Problem statement:
Quote every one of the records below verbatim, leaving out the pictures.

(Data items)
********************

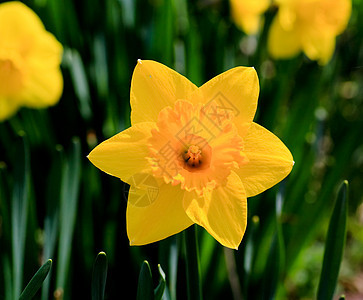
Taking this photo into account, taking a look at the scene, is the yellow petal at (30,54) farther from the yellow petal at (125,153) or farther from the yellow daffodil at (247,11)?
the yellow daffodil at (247,11)

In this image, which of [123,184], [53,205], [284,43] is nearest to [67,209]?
[53,205]

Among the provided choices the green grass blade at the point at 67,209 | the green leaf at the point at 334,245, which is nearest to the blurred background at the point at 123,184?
the green grass blade at the point at 67,209

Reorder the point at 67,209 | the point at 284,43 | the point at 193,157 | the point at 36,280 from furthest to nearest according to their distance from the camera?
the point at 284,43 < the point at 67,209 < the point at 193,157 < the point at 36,280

********************

Finished exercise:
Taking this photo into account, taking a look at the scene, is the yellow petal at (30,54) farther from the yellow petal at (125,153) or farther from the yellow daffodil at (247,11)?
the yellow daffodil at (247,11)

In this image, which of [123,184], [53,205], [284,43] is nearest to [67,209]?
[53,205]

Among the provided choices the green grass blade at the point at 67,209 | the green leaf at the point at 334,245, which is nearest to the blurred background at the point at 123,184?
the green grass blade at the point at 67,209

Reorder the point at 67,209 | the point at 284,43 | the point at 193,157 | the point at 36,280 from furthest to nearest according to their distance from the camera?
the point at 284,43 < the point at 67,209 < the point at 193,157 < the point at 36,280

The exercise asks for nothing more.